1.      Job 9:32-33; Salmos 113:5-6; Hechos 17:24-25; Isaías 40:13-17; 1 Samuel 2:25;

       Salmos 100:2-3; Job 22:2-3; Job 35:7-8; Lucas 17:10.

 

II.   El primer pacto hecho con el hombre fue un pacto de obras,1  en el que se prometía la vida a Adán, y en éste a su posteridad,2  bajo la condición de una obediencia personal perfecta.3

 

1.      Gálatas 3:12.

2.      Romanos 10:5; 5:12-20.

3.      Génesis 2:17; Gálatas 3:10.

 

III.   El hombre, por su caída, se hizo incapaz para la vida que tenía mediante aquel pacto, por lo que agrado a Dios hacer un segundo pacto,1  llamado comúnmente el Pacto de gracia, según el cual Dios ofrece libremente a los pecadores vida y salvación por Cristo, exigiéndoles la fe en Él para que puedan ser salvos,2 y prometiendo dar su Espíritu Santo a todos aquellos que ha ordenado para vida, dándoles así voluntad y capacidad para creer.3

 

1.      Gálatas 3:21; Romanos 8:3; Romanos 3:20-21; Isaías 42:6; Génesis 3:15.

2.      Marcos 16:15-16; Juan 3:16; Romanos 10:6, 9; Gálatas 3:11.

3.      Ezequiel 36:26-27; Juan 6:44-45.

 

IV.   Este pacto de gracia se propone con frecuencia en las Escrituras con el nombre de un testamento, con referencia a la muerte de Jesucristo el testador, y a la herencia eterna con todas las cosas que a ésta pertenecen y están legadas en este pacto.1

 

1.      Hebreos 9:15-17 y 7:22; Lucas 22:20; 1 Corintios 11:25.

 

V.    Este pacto era ministrado de un modo diferente en el tiempo de la ley y en el del Evangelio.1 Bajo la ley se ministraba por promesas, profecías, sacrificios, la circuncisión, el cordero pascal y otros tipos y ordenanzas entregados al pueblo judío; y todos señalaban al Cristo que había de venir, y2  eran suficientes y eficaces en aquel tiempo por la operación del Espíritu Santo, para instruir y edificar a los elegidos en fe en el Mesías prometido,3  por quien tenían plena remisión de pecado y salvación eterna. A este pacto se le llama el Antiguo Testamento.4

 

1.      2 Corintios 3:6-9.

2.      Hebreos caps. 8, 9 y 10; Romanos 4:11; Colosenses 2:11,12; 1 Corintios 5:7.

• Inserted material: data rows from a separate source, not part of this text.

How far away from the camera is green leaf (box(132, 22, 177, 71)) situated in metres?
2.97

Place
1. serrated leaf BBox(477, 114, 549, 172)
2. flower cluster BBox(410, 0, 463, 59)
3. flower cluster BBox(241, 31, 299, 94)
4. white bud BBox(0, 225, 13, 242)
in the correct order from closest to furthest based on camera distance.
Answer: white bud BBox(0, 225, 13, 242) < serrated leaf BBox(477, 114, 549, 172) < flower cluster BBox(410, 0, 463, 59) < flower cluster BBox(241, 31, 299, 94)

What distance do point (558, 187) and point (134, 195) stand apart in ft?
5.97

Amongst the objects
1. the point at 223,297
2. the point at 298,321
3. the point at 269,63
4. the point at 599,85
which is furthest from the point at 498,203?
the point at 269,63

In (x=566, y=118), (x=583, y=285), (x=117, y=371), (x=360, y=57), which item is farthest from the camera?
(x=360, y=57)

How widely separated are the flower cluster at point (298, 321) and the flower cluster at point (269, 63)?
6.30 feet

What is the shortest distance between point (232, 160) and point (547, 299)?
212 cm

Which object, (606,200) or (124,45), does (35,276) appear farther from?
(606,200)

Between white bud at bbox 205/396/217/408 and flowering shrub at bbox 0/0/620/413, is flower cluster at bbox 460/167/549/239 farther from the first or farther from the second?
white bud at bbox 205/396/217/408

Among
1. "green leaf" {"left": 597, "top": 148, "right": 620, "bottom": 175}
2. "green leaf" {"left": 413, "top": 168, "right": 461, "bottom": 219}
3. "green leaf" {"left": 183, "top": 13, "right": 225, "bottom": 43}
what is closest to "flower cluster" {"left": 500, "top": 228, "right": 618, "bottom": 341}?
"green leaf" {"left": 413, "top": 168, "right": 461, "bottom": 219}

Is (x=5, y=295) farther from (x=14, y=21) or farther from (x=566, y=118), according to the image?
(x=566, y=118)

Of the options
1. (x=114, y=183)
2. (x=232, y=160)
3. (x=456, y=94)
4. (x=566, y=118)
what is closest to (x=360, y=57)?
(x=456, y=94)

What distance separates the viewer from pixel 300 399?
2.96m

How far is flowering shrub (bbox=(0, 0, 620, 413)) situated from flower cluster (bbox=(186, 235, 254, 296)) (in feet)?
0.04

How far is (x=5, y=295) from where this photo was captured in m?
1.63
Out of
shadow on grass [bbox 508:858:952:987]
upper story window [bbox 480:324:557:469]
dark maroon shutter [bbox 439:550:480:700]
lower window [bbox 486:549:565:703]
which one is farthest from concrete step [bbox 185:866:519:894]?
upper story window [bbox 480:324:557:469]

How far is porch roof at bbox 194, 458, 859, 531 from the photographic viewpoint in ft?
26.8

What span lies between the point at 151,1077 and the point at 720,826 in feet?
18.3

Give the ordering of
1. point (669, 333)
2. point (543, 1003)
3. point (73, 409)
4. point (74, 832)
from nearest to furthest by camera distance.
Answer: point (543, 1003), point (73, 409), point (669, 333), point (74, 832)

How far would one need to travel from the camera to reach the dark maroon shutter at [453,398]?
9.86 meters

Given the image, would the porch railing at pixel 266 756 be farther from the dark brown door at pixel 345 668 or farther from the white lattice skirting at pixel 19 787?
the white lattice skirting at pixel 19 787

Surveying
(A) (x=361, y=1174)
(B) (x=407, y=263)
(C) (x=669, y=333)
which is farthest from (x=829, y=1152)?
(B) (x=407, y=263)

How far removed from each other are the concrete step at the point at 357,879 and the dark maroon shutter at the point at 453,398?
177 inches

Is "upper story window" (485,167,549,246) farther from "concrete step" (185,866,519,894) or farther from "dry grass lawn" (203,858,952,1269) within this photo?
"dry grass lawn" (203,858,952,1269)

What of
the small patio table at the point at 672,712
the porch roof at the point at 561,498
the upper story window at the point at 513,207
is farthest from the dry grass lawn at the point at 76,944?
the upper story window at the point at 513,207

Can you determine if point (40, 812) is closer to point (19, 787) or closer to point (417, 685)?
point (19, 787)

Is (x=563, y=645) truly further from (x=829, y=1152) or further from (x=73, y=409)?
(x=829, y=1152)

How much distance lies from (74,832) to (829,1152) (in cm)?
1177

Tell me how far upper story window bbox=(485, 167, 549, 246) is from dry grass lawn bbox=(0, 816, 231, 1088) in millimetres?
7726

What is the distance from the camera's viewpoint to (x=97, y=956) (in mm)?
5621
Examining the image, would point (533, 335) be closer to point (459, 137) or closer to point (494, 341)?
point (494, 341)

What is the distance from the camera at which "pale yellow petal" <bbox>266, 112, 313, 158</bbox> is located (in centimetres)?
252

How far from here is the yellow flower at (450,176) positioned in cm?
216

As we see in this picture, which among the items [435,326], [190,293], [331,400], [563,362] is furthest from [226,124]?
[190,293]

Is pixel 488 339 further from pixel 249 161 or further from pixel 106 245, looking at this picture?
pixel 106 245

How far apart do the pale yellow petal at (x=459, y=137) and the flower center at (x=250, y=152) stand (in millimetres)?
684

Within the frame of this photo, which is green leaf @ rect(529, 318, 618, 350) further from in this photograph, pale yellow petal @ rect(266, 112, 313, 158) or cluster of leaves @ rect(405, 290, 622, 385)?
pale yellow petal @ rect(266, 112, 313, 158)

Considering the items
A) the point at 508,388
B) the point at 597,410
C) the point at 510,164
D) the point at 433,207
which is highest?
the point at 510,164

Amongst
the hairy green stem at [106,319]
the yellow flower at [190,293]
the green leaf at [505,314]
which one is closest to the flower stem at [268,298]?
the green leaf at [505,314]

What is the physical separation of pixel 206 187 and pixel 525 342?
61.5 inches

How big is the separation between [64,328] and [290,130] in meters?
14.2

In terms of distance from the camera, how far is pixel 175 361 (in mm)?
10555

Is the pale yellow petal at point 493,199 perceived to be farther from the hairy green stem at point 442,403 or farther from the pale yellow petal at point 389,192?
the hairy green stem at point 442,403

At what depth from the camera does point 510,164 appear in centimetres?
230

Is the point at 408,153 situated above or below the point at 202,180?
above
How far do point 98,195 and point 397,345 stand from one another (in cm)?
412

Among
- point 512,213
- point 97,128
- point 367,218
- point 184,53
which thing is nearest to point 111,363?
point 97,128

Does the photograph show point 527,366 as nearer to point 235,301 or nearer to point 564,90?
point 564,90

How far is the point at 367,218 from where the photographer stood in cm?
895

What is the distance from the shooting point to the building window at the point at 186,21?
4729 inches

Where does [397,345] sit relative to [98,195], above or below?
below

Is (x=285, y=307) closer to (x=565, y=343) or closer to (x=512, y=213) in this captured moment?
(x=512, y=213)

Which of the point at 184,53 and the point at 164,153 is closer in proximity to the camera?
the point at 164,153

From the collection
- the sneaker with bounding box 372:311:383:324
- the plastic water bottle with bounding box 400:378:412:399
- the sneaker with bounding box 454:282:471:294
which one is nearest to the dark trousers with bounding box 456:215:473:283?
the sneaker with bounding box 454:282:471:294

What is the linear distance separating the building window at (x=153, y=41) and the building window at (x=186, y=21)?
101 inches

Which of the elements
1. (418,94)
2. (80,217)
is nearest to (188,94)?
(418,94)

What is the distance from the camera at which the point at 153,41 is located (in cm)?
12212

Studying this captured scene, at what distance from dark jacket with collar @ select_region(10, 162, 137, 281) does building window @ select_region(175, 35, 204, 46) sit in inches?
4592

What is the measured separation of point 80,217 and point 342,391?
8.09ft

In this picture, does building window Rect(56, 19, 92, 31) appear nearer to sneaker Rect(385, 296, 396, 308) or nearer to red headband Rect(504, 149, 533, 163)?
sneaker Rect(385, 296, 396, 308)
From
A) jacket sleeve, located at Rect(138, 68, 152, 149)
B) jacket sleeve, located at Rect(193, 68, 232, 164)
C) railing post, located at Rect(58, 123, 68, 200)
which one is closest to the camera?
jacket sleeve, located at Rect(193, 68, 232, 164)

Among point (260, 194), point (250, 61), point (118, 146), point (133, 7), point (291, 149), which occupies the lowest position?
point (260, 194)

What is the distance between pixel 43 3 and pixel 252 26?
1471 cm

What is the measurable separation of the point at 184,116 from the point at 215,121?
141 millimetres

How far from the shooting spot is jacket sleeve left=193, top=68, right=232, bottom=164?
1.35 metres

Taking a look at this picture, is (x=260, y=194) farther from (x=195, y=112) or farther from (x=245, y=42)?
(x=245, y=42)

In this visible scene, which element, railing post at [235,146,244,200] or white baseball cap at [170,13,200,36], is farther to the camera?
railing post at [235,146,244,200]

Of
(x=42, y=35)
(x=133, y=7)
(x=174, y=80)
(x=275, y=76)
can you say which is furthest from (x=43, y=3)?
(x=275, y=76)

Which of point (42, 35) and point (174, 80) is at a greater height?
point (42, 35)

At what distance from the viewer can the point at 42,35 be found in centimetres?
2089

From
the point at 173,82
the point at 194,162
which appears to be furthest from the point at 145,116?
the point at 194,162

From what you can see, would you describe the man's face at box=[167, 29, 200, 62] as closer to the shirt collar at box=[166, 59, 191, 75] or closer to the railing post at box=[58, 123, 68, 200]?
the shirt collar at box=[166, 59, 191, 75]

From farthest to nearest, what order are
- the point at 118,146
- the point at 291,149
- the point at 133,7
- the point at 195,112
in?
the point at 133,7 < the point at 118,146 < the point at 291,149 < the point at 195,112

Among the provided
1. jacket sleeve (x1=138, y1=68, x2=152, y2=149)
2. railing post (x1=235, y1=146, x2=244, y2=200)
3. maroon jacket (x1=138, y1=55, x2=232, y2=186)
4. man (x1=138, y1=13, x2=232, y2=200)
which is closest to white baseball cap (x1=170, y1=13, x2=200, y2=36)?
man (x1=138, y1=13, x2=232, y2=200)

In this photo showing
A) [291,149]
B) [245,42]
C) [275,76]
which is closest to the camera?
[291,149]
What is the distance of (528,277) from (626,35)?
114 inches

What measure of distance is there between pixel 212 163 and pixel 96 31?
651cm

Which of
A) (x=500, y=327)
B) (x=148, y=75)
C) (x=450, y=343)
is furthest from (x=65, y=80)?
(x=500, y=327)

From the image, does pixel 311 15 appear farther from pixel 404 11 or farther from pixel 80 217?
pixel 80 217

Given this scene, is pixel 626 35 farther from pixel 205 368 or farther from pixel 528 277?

3.      1 Corintios 10:1-4; Hebreos 11:13; Juan 8:56.

4.      Gálatas 3:7-9 y 14.

 

VI.   Bajo el Evangelio, cuando Cristo la sustancia fue manifestado,1 las ordenanzas por las cuales se ministra este pacto son: la predicación de la Palabra, la administración de los sacramentos del Bautismo y de la Cena del Señor;2  y aún cuando son menos en número y ministradas con más sencillez y menos gloria exterior, sin embargo, en ellas el pacto se muestra a todas las naciones, así a los judíos como a los gentiles,3  con más plenitud, evidencia y eficacia espiritual,4 y se le llama el Nuevo Testamento.5  Con todo, no hay dos pactos de gracia diferentes en sustancia, sino uno y el mismo bajo diversas dispensaciones.6

 

1.      Colosenses 2:17.

2.      Mateo 28:19-20; 1 Corintios 11:23-25.

3.      Mateo 28:19; Efesios 2:15-19.

4.      Hebreos 12:22-27; Jeremías 31:33-34.

5.      Lucas 22:20.

6.      Gálatas 3:14, 16; Hechos 15:11; Romanos 3:21-23 y 30; Salmos 32:1 con Romanos 4:3, 6, 16, 17, 23 y 24; Hebreos 13:8.